=== What is required ===
From the material below, pull out the lines beginning with the one that contains "What is the correct sequence for" and running through the one that contains "from farthest to nearest?", and reproduce them word for word.

=== Raw records ===
>>>>

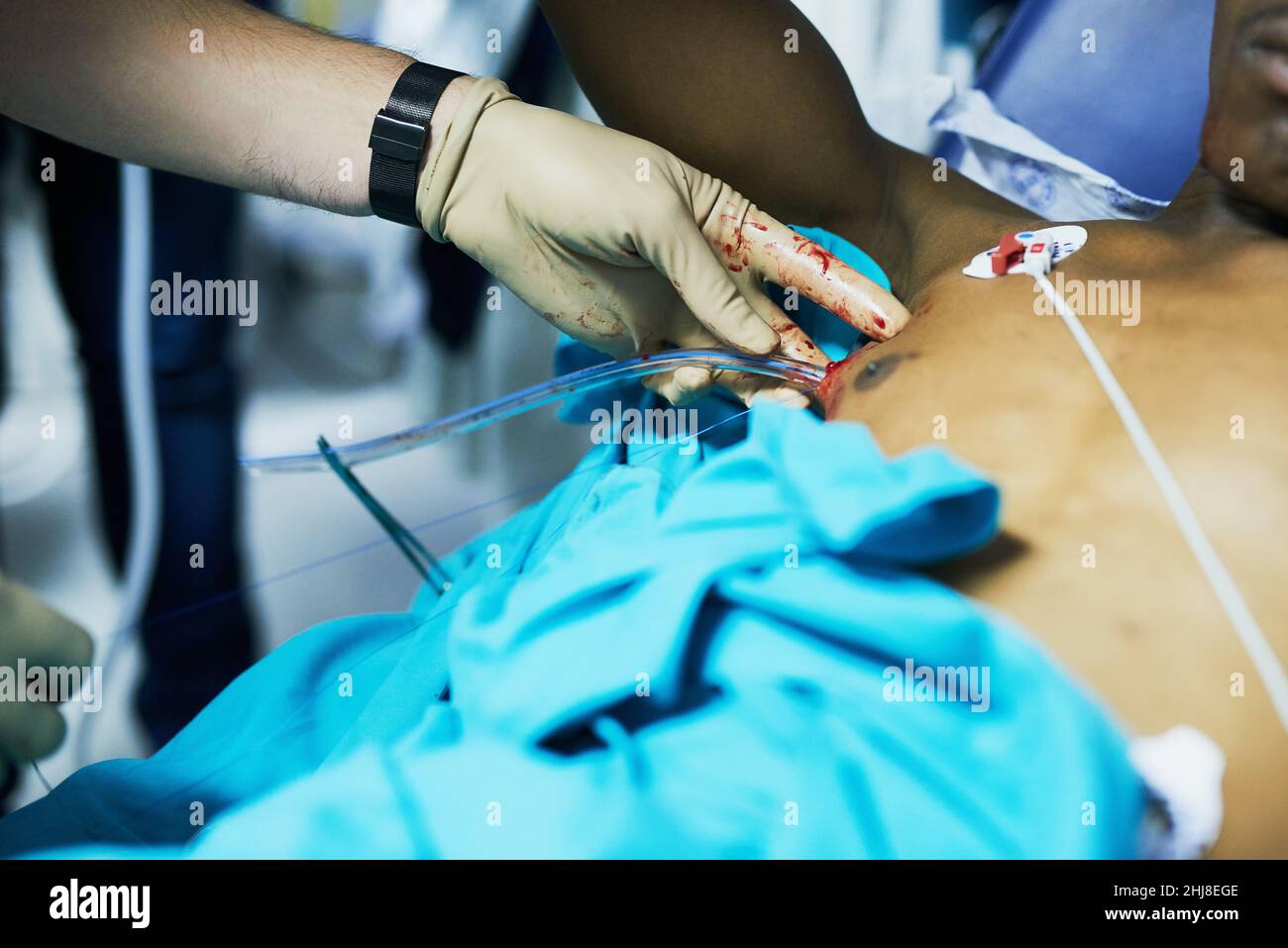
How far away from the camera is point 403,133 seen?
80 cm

<<<<
>>>>

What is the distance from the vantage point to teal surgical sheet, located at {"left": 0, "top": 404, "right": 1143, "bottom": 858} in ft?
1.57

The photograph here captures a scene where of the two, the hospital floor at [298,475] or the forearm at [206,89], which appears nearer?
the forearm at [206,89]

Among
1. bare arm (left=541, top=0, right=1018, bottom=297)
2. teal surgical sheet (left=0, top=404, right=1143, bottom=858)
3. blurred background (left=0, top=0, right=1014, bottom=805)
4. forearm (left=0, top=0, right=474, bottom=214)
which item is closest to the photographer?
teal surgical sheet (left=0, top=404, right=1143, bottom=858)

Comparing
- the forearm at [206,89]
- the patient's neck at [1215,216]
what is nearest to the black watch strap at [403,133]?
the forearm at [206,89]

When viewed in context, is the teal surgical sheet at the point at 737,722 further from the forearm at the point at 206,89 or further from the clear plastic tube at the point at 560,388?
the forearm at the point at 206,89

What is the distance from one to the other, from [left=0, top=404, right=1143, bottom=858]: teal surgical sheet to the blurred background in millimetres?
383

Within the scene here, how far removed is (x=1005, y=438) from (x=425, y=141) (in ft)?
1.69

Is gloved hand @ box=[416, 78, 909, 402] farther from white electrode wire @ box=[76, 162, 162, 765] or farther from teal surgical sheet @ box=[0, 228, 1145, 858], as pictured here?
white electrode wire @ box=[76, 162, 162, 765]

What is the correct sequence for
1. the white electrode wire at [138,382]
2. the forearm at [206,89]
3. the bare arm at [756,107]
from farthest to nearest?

<<<<
>>>>

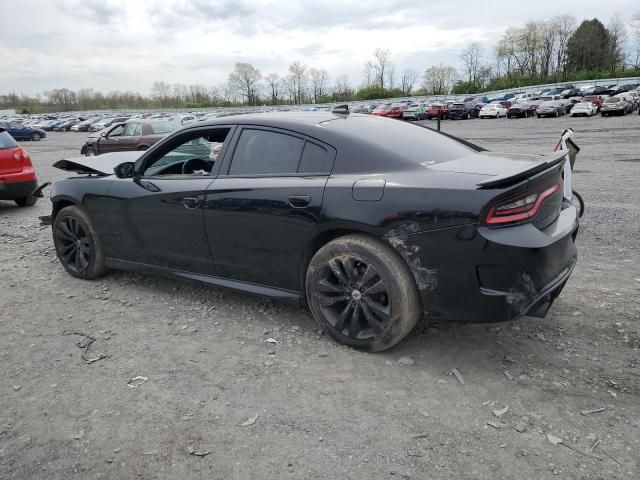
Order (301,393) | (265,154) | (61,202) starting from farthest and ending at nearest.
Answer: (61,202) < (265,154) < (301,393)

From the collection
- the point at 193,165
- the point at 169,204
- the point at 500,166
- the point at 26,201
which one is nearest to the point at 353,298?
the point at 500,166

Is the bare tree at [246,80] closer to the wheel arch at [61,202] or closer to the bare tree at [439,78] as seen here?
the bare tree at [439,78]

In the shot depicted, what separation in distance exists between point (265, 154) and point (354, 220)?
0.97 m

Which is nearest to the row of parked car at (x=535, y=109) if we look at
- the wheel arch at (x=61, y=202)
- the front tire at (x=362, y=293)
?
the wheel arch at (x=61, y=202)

<<<<

=== Full answer ===
What is the correct sequence for
1. the white electrode wire at [138,382]
2. the forearm at [206,89]
3. the bare arm at [756,107]
from farthest to nearest?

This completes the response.